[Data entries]
++++++++

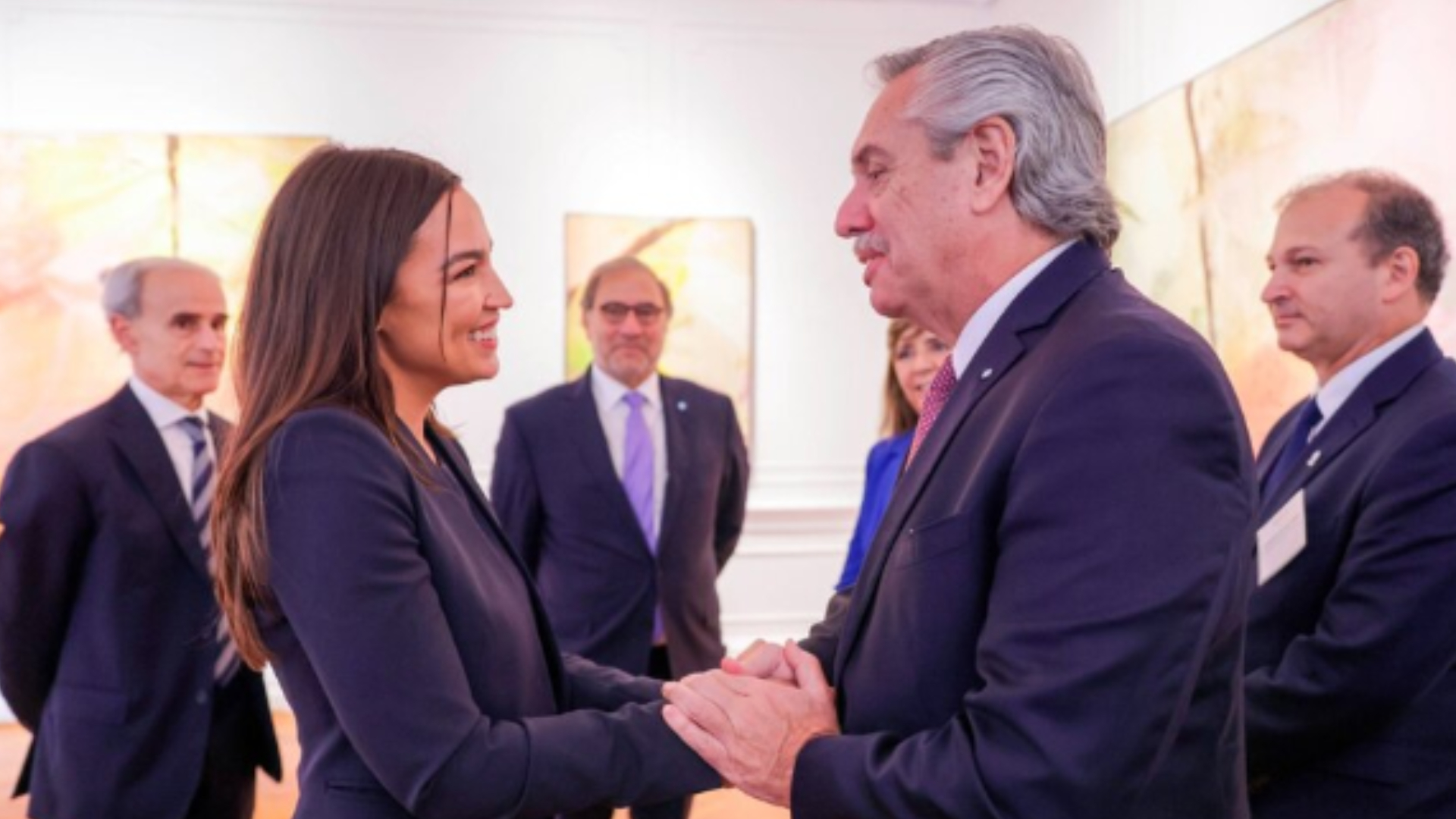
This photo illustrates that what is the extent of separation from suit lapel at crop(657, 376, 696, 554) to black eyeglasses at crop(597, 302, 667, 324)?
22 centimetres

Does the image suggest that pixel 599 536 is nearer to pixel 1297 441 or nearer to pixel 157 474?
pixel 157 474

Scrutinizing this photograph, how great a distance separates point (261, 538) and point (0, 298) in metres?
6.63

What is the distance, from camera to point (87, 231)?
295 inches

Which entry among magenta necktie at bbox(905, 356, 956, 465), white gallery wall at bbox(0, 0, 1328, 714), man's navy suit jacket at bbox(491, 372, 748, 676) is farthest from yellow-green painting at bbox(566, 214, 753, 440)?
magenta necktie at bbox(905, 356, 956, 465)

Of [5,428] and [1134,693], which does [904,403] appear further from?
[5,428]

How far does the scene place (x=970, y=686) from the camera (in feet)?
4.92

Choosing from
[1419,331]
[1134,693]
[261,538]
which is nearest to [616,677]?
[261,538]

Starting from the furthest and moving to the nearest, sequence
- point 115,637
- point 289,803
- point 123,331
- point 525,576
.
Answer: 1. point 289,803
2. point 123,331
3. point 115,637
4. point 525,576

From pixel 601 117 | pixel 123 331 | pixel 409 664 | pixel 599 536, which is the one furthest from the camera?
pixel 601 117

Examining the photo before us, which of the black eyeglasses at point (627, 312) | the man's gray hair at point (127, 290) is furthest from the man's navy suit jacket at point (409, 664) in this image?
the black eyeglasses at point (627, 312)

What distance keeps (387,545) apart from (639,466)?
2.88m

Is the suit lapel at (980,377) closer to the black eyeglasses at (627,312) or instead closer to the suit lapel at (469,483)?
the suit lapel at (469,483)

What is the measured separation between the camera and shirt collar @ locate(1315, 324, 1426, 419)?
2611 millimetres

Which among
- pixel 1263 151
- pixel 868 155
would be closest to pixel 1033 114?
pixel 868 155
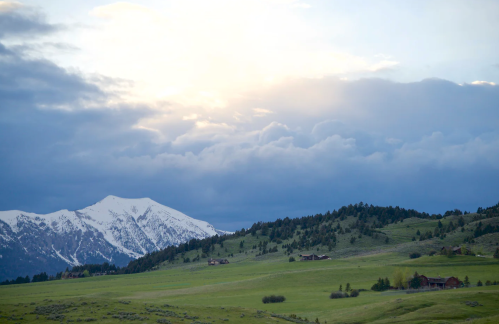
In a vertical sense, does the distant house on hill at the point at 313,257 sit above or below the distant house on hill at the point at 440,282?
above

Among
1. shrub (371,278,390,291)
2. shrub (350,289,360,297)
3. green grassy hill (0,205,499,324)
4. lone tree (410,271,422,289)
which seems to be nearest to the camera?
green grassy hill (0,205,499,324)

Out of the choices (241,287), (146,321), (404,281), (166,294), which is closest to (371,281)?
(404,281)

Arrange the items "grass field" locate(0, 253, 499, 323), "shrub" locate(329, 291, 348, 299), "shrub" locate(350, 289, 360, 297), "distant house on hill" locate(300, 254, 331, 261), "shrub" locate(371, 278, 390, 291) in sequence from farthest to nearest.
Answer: "distant house on hill" locate(300, 254, 331, 261), "shrub" locate(371, 278, 390, 291), "shrub" locate(350, 289, 360, 297), "shrub" locate(329, 291, 348, 299), "grass field" locate(0, 253, 499, 323)

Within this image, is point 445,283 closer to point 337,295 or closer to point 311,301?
point 337,295

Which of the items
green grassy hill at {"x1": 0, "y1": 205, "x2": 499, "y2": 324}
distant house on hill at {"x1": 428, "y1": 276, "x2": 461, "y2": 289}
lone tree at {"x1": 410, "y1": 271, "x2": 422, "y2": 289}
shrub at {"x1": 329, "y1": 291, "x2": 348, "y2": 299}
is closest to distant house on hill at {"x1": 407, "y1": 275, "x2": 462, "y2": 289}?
distant house on hill at {"x1": 428, "y1": 276, "x2": 461, "y2": 289}

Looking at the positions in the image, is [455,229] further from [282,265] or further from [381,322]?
[381,322]

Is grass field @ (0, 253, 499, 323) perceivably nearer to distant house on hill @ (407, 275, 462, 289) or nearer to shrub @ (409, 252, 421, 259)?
distant house on hill @ (407, 275, 462, 289)

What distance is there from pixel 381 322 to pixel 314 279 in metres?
56.3

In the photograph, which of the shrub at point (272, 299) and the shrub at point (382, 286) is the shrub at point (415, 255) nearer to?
the shrub at point (382, 286)

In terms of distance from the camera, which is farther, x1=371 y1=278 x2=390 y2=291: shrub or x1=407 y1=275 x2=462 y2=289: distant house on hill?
x1=371 y1=278 x2=390 y2=291: shrub

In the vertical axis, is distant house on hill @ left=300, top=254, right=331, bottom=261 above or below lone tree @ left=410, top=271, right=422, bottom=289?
above

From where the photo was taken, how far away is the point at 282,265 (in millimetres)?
163125

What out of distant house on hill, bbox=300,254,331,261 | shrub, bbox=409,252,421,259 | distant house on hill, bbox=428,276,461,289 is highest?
distant house on hill, bbox=300,254,331,261

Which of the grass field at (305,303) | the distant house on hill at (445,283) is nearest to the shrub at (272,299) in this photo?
the grass field at (305,303)
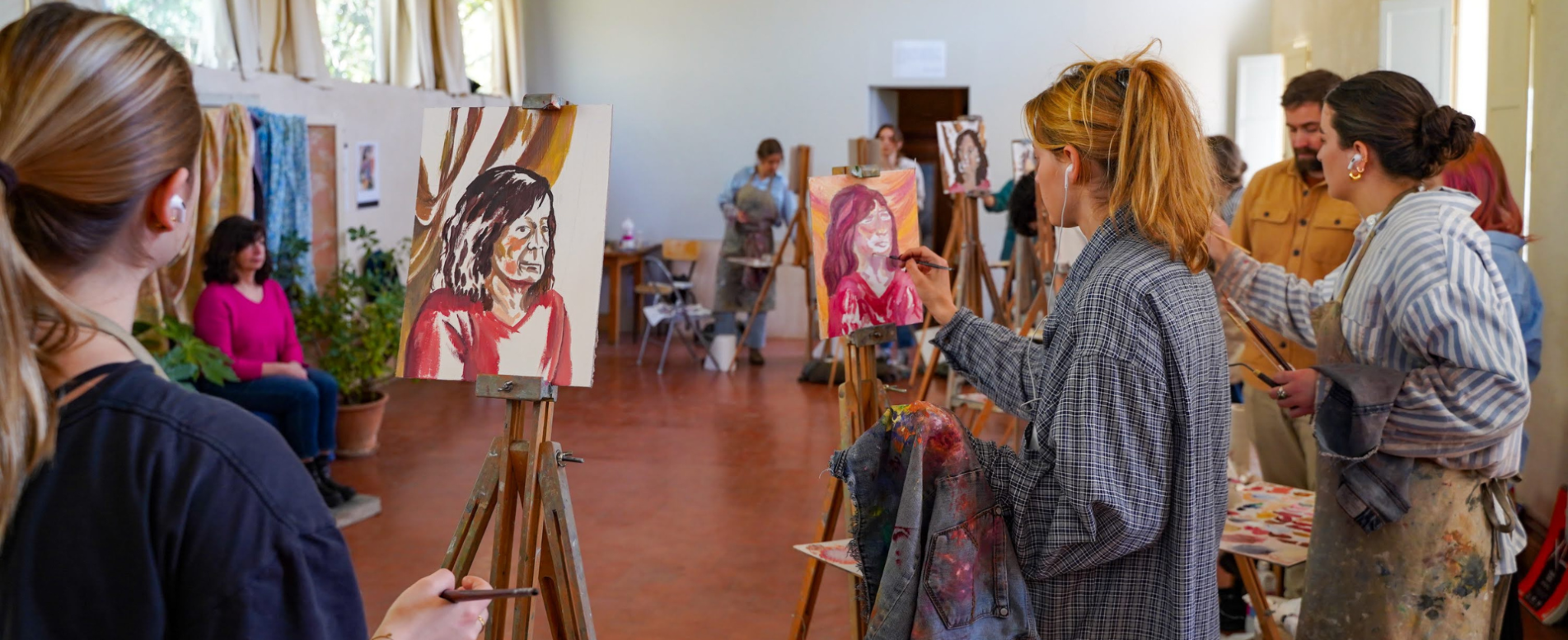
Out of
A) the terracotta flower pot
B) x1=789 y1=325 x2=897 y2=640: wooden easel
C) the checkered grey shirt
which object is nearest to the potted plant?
the terracotta flower pot

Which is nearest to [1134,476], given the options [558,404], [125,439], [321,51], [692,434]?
[125,439]

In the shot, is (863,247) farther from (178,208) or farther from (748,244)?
(748,244)

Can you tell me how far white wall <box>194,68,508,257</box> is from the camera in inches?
227

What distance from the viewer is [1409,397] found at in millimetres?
1953

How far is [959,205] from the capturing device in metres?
5.91

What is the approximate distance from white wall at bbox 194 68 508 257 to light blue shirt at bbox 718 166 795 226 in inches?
73.4

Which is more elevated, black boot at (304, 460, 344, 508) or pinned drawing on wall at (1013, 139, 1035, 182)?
pinned drawing on wall at (1013, 139, 1035, 182)

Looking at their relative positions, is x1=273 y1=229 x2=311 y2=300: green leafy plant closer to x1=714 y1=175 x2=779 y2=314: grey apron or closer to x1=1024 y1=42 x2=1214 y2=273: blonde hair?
x1=714 y1=175 x2=779 y2=314: grey apron

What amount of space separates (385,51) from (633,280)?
2.64m

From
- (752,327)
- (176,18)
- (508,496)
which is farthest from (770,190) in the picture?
(508,496)

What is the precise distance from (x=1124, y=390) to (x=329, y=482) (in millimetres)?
3597

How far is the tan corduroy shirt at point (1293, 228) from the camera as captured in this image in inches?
120

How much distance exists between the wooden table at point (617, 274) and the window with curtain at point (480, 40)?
1.66m

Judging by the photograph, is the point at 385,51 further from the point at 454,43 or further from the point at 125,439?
the point at 125,439
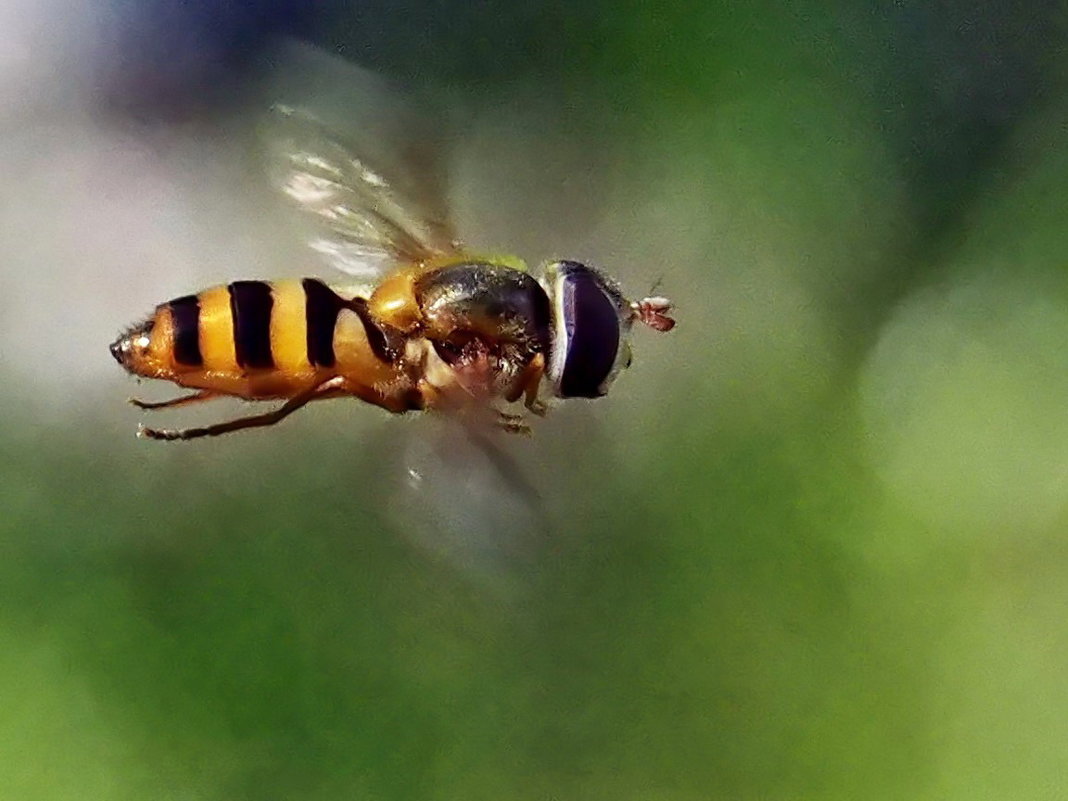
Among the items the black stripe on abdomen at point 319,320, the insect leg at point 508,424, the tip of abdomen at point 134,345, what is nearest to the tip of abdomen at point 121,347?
the tip of abdomen at point 134,345

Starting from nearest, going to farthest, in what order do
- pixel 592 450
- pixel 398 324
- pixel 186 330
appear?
Result: pixel 186 330, pixel 398 324, pixel 592 450

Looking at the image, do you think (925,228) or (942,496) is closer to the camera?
(942,496)

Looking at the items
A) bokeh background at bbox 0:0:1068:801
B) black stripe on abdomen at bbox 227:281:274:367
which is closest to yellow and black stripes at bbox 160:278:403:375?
black stripe on abdomen at bbox 227:281:274:367

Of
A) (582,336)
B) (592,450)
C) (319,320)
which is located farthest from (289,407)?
(592,450)

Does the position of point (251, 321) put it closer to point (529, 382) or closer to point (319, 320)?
point (319, 320)

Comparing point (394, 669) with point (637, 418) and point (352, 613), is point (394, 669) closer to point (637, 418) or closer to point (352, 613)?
point (352, 613)

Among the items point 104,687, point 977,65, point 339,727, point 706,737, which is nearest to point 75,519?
point 104,687
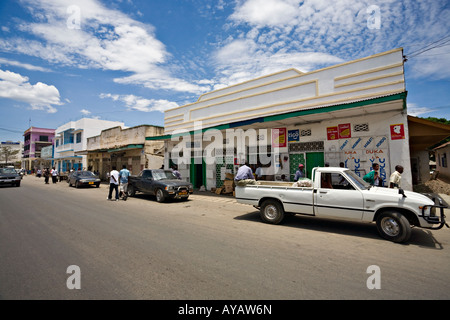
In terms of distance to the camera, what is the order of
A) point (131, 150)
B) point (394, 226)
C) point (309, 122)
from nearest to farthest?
point (394, 226) → point (309, 122) → point (131, 150)

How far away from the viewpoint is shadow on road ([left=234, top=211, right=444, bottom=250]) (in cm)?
524

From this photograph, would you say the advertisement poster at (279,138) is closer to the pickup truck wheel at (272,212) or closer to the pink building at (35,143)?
the pickup truck wheel at (272,212)

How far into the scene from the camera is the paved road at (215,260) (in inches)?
121

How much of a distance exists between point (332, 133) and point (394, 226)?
6.28m

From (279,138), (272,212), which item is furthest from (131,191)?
(272,212)

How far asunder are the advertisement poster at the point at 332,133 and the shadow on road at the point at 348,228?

++++++++

#### Exercise task
Copy out the items again word for word, starting at the line that contains "Judging by the" and ending at the line that contains "point (394, 226) →", with both of those lines included. Leave the pictures out of your answer.

#### Expected answer
Judging by the photograph, is the point at 385,51 further from the point at 454,43 or further from the point at 125,439?
the point at 125,439
Among the items the black stripe on abdomen at point 319,320, the insect leg at point 508,424, the tip of abdomen at point 134,345, what is nearest to the tip of abdomen at point 121,347?
the tip of abdomen at point 134,345

Starting from nearest, going to farthest, in what order do
- pixel 592 450
- pixel 398 324
- pixel 186 330
appear?
Result: pixel 186 330, pixel 398 324, pixel 592 450

Looking at the image, do you think (925,228) or (942,496) is closer to the camera?
(942,496)

Looking at the items
A) bokeh background at bbox 0:0:1068:801
B) black stripe on abdomen at bbox 227:281:274:367
which is closest to yellow and black stripes at bbox 160:278:403:375?
black stripe on abdomen at bbox 227:281:274:367

Of
A) (582,336)
B) (592,450)
C) (319,320)
which is located farthest from (289,407)?
(592,450)

Does the position of point (251, 321) put it closer to point (529, 382) or closer to point (319, 320)?
point (319, 320)

Comparing point (394, 669) with point (637, 418) and point (352, 613), is point (394, 669) closer to point (637, 418) or closer to point (352, 613)?
point (352, 613)

Among the items point 104,687, point 977,65, point 339,727, point 706,737, which is nearest to point 75,519?
point 104,687
In terms of distance to the camera, what is the order of
A) point (131, 150)
B) point (394, 226)
C) point (309, 122)
from nearest to farthest?
point (394, 226) → point (309, 122) → point (131, 150)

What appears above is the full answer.